# -25F..., F-F-Freakin F-F-F-Freezin! w/pic



## dc240nt (Sep 20, 2006)

Coldest morning of the year at -25F and -38F windchill. But being its the last weekend of muzzleloader season I had to go hunting. To cold to sit so I decided to walk a large public area where a giant is rumored to reside. Moved plenty of deer, just no giant and no shots taken. Still had a ball and managed to stay REALLY warm. It was a good work out for an old guy!

Heres what you look like when you walk 6 miles in -25F and 2 1/2 ft of powder snow.


----------



## BlueDuck (Nov 1, 2007)

Might be time to think about ice fishing......


----------



## usmarine0352 (Nov 26, 2005)

dc240nt said:


> Coldest morning of the year at -25F and -38F windchill. But being its the last weekend of muzzleloader season I had to go hunting. To cold to sit so I decided to walk a large public area where a giant is rumored to reside. Moved plenty of deer, just no giant and no shots taken. Still had a ball and managed to stay REALLY warm. It was a good work out for an old guy!
> 
> Heres what you look like when you *walk 6 miles* in -25F and 2 1/2 ft of powder snow.


Or get a truck.

:beer:


----------



## johnsona (Dec 4, 2003)

usmarine0352 said:


> Or get a truck.


Heck no!

As crazy as it sounds, I love being out in that kind of weather. Obviously it's not something I do more than maybe once or twice a year, but I've hunted ducks and coyotes in weather like that, and it's the kind of thing that makes you feel pretty hardcore. Like a real man! :lol: And if you're going to hunt in temps like that, you've got to stay moving.


----------



## Dak (Feb 28, 2005)

If you're dressed for it...being out in that is kinda fun.


----------



## headshot (Oct 26, 2006)

It's all conditioning. I work outside in colder temps then that for 4-5 months of the year. All of my deer were shot in minus 40 this year. I find it keeps the sissy folk inside. :beer:


----------



## scissorbill (Sep 14, 2003)

Since when did you get 21/2 ft. of snow? I know central Mn has about a foot but I thought NW mn got less.


----------



## dc240nt (Sep 20, 2006)

scissorbill said:


> Since when did you get 21/2 ft. of snow? I know central Mn has about a foot but I thought NW mn got less.

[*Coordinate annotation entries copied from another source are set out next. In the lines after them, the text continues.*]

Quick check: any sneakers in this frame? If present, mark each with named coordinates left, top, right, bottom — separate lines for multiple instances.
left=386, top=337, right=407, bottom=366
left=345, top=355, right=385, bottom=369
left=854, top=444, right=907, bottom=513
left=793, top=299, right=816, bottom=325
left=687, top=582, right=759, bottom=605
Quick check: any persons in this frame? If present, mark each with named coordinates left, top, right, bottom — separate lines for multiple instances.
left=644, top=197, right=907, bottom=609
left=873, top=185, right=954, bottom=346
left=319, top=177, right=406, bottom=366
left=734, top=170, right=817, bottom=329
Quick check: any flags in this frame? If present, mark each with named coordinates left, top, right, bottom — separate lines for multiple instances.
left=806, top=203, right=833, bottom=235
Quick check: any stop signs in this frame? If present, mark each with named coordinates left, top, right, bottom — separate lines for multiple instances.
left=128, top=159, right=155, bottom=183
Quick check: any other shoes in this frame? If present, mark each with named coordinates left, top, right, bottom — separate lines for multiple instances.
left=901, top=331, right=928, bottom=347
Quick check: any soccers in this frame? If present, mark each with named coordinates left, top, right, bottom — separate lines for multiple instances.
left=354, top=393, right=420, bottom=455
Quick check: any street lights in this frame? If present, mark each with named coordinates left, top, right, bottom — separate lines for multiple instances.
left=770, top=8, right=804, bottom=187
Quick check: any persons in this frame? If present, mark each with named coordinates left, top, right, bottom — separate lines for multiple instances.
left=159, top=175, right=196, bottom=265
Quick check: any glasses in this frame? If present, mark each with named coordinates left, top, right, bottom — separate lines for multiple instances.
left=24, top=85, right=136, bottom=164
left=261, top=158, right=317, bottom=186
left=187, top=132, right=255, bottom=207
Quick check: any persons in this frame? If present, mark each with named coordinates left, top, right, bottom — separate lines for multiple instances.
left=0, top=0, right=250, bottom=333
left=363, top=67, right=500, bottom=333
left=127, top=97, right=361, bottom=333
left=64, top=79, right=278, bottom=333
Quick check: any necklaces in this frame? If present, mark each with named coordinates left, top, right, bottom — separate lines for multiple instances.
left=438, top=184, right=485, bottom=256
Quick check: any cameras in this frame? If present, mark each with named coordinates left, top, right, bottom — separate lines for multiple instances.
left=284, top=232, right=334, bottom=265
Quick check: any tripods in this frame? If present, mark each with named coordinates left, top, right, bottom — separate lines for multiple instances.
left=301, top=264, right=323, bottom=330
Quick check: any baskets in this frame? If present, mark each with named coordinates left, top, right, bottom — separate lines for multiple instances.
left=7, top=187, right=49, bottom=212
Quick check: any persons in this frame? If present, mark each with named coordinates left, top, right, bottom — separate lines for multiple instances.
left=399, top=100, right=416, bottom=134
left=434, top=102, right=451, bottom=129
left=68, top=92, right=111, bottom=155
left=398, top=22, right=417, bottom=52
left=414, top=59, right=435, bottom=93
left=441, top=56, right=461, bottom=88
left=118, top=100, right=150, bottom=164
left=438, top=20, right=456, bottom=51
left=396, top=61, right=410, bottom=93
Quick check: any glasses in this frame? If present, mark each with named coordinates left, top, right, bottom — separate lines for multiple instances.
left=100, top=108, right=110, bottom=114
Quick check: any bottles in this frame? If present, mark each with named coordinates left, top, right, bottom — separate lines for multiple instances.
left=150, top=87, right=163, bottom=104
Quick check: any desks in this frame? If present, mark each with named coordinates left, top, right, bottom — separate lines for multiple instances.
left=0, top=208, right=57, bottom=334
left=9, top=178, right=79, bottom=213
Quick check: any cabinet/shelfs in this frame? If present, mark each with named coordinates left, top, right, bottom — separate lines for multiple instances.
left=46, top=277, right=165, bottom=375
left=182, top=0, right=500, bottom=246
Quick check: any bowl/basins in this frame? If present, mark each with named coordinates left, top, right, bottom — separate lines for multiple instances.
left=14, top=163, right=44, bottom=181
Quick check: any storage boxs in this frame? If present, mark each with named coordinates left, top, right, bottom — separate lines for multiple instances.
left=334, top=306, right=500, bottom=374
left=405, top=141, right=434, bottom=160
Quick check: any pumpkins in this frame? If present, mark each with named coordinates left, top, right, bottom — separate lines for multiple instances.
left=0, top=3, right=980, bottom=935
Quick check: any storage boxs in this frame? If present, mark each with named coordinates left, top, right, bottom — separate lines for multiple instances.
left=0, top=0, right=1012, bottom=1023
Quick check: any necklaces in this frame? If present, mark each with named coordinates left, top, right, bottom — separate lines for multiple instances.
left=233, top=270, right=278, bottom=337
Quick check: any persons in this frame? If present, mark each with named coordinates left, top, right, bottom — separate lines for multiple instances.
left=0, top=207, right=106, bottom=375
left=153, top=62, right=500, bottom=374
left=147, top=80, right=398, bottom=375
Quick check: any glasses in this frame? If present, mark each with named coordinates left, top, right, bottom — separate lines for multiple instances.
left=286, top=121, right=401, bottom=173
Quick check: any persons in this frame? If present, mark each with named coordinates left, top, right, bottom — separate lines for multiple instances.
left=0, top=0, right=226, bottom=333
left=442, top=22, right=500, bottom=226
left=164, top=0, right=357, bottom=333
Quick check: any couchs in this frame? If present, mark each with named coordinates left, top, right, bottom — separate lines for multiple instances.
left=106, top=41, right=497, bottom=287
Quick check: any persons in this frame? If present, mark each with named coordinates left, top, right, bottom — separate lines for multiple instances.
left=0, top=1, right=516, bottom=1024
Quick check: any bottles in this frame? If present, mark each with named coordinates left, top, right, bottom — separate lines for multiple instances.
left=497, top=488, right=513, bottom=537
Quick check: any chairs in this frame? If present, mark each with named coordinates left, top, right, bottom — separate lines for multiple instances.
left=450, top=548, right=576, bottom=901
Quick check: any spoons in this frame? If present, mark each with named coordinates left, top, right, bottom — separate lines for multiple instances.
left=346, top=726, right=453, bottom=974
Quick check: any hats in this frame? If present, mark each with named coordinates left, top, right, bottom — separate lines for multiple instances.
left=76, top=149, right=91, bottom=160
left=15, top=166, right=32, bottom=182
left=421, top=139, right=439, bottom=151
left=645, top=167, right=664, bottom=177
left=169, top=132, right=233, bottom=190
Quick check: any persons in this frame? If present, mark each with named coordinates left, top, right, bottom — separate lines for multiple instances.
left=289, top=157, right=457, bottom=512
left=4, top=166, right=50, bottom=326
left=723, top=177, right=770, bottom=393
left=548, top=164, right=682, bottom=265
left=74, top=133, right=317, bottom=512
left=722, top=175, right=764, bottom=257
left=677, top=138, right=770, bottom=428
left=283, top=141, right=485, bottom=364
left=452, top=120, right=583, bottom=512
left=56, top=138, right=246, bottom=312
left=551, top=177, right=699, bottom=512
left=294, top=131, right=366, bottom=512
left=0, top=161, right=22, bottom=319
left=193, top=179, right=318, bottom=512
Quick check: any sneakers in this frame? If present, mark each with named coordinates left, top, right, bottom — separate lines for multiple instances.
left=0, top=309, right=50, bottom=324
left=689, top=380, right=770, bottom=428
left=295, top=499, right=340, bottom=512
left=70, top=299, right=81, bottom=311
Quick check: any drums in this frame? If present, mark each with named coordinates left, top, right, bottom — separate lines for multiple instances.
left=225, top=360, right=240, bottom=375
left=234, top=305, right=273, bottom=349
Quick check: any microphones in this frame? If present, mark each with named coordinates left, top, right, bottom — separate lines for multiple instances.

NW MN is NW of Fargo/Moorhead. Don't think theres 2 1/2 ft? Come walk with me someday and I'll show you knee deep snow right now and in all kinds of different places.


----------



## dogdonthunt (Nov 10, 2005)

tough to measure snow when its drifted... I agree that 21/2 is probably pretty acurate... with the wind we had it could be more in spots... like my front berm after the plows go by :eyeroll:


----------



## mossy512 (Jan 7, 2006)

That a real good time to be in the house with a good HOT chocolate, coffee, or tody. Tooooooooooooooooo cold for me. :beer: :-?


----------



## 308 (Jul 10, 2007)

Ya look a little warm there :lol:


----------



## papapete (Jan 2, 2005)

Best time of year to be out in my mind. All the pansies are at home with their hot chocolate. :wink:


----------



## Jungda99 (Nov 17, 2006)

headshot said:


> It's all conditioning. I work outside in colder temps then that for 4-5 months of the year. All of my deer were shot in minus 40 this year. I find it keeps the sissy folk inside. :beer:


Where are you from? How many deer did you shoot at -40... Wow thats crazy


----------



## blhunter3 (May 5, 2007)

Cold weather hunting is the only way to go. All of the weak people are at home, and I have to county to myself. My friends though I was crazy for hunting roosters in -25 and now I find out then there are people hunting in colder weather, man that makes me jealous. :beer:


----------